■ **OBJECTIVE**:
Copy out the rows starting with the line that contains "Which is nearer" and continuing through the line that contains "3. building, bbox=11:7:114:40", reproducing each one verbatim.

++++ MATERIAL FOR THIS TASK ++++

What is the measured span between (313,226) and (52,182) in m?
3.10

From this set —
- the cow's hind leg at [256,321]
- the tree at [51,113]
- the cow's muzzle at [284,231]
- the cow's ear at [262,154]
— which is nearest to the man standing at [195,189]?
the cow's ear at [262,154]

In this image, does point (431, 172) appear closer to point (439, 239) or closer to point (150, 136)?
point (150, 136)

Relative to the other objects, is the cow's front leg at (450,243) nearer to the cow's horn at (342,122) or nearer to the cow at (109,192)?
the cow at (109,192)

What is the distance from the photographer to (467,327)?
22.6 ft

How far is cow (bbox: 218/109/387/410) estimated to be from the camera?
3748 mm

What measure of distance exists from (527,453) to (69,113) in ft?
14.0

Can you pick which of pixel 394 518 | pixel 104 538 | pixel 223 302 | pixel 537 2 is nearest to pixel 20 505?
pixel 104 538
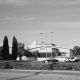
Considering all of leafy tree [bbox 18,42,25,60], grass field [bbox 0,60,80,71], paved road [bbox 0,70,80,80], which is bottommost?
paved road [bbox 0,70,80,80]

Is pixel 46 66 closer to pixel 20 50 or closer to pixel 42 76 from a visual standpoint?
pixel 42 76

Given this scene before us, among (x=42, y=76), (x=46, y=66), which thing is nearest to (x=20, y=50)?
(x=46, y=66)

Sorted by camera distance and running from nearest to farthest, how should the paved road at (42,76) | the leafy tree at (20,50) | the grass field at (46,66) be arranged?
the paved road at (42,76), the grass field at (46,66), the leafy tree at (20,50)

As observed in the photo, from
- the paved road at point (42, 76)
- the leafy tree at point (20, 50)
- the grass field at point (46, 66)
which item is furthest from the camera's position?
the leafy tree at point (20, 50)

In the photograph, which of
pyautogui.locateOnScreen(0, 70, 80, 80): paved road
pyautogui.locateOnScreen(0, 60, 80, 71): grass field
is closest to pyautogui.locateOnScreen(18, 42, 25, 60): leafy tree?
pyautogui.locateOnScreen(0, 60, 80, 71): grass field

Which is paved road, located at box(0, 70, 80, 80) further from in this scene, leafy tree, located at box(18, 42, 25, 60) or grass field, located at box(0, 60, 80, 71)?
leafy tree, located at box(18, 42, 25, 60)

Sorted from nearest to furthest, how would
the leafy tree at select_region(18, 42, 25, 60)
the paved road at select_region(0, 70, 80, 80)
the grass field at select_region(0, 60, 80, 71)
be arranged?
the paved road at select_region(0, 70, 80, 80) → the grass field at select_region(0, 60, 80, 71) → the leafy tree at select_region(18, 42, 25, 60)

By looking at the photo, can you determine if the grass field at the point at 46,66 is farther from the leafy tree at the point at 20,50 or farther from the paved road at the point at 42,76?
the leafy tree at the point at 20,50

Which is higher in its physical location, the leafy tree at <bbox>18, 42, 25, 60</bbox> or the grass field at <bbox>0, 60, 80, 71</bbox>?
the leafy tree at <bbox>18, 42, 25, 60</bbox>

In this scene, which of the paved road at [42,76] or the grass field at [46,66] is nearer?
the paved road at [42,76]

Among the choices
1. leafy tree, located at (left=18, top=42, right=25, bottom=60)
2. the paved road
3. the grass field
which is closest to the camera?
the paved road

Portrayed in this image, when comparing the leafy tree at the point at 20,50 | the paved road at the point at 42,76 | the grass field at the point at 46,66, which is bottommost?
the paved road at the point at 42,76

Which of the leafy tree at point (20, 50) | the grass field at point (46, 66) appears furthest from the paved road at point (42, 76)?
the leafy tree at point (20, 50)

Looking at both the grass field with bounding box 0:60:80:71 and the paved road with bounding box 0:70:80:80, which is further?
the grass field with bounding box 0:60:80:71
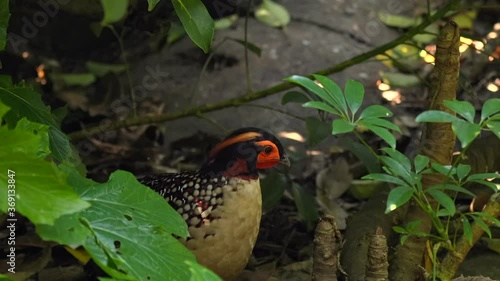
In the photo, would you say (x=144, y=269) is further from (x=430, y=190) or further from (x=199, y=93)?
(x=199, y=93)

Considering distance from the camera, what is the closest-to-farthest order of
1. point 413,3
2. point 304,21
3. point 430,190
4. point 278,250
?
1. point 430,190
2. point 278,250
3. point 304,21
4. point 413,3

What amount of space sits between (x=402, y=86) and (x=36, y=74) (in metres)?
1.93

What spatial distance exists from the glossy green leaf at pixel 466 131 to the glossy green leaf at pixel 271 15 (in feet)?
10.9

++++
++++ MATERIAL FOR THIS TASK ++++

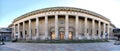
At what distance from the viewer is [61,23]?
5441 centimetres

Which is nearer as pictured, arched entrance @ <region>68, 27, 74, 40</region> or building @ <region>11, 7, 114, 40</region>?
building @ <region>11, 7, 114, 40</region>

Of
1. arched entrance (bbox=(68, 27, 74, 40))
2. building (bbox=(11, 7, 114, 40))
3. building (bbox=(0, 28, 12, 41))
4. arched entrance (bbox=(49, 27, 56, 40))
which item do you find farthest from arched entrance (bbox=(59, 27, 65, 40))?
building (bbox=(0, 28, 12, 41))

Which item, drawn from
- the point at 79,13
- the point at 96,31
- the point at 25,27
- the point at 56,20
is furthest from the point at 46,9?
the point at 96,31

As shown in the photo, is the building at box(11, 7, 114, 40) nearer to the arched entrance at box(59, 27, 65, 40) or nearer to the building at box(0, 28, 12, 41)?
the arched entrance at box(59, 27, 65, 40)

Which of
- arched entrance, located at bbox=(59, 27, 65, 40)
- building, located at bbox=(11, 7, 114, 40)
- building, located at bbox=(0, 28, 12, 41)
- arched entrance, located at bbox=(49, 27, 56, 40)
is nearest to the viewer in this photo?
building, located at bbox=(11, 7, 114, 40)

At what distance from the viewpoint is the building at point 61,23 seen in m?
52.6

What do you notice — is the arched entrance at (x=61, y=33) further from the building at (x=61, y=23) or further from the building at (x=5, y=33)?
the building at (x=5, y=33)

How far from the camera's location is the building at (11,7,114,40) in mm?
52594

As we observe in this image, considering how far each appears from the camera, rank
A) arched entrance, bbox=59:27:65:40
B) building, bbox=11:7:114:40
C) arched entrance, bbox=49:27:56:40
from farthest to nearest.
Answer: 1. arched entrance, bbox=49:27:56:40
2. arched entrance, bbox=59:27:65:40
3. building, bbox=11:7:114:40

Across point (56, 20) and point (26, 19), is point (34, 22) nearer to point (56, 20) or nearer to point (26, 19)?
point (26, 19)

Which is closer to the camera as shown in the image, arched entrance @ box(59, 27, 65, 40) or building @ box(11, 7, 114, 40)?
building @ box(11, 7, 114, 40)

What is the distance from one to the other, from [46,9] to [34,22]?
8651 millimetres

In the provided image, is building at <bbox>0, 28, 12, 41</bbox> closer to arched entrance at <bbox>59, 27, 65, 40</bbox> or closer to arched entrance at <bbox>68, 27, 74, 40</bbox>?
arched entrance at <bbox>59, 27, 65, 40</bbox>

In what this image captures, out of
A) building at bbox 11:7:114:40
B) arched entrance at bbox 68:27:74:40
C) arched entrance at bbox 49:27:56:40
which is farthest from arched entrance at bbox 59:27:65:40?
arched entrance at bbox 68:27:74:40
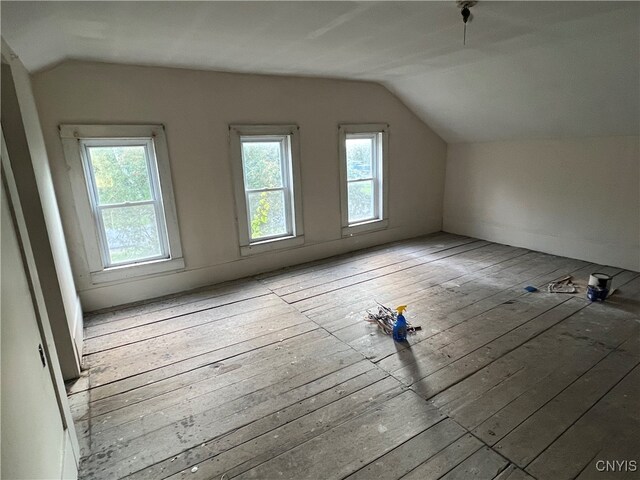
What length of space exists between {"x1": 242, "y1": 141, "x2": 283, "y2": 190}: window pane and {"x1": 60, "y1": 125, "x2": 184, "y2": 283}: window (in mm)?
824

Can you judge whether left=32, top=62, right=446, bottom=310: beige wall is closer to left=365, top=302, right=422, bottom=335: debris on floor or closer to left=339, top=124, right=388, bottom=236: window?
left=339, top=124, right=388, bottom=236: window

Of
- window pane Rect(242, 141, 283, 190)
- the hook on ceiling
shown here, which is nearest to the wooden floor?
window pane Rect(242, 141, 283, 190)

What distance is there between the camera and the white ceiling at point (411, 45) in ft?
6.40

++++

■ **SOLUTION TO THE EXERCISE**:
Which is nearer as pictured, arched entrance @ <region>68, 27, 74, 40</region> or building @ <region>11, 7, 114, 40</region>?
building @ <region>11, 7, 114, 40</region>

Of
1. arched entrance (bbox=(68, 27, 74, 40))
2. building (bbox=(11, 7, 114, 40))
3. building (bbox=(0, 28, 12, 41))
4. arched entrance (bbox=(49, 27, 56, 40))
which item do you find farthest from arched entrance (bbox=(59, 27, 65, 40))?
building (bbox=(0, 28, 12, 41))

Which item, drawn from
- the point at 79,13
- the point at 96,31
- the point at 25,27
- the point at 56,20
is furthest from the point at 46,9?
the point at 96,31

As shown in the photo, is the building at box(11, 7, 114, 40) nearer to the arched entrance at box(59, 27, 65, 40) or nearer to the building at box(0, 28, 12, 41)?
the arched entrance at box(59, 27, 65, 40)

Which of
- arched entrance, located at bbox=(59, 27, 65, 40)
- building, located at bbox=(11, 7, 114, 40)
- building, located at bbox=(0, 28, 12, 41)
- arched entrance, located at bbox=(49, 27, 56, 40)
is nearest to the viewer in this photo?
building, located at bbox=(11, 7, 114, 40)

At what distance from the viewpoint is the building at point 61,23 seen in m?
52.6

What do you notice — is the arched entrance at (x=61, y=33) further from the building at (x=61, y=23) or further from the building at (x=5, y=33)?
the building at (x=5, y=33)

How far from the camera's location is the building at (11,7,114,40) in mm?
52594

As we observe in this image, considering how far each appears from the camera, rank
A) arched entrance, bbox=59:27:65:40
B) building, bbox=11:7:114:40
C) arched entrance, bbox=49:27:56:40
from farthest to nearest.
Answer: 1. arched entrance, bbox=49:27:56:40
2. arched entrance, bbox=59:27:65:40
3. building, bbox=11:7:114:40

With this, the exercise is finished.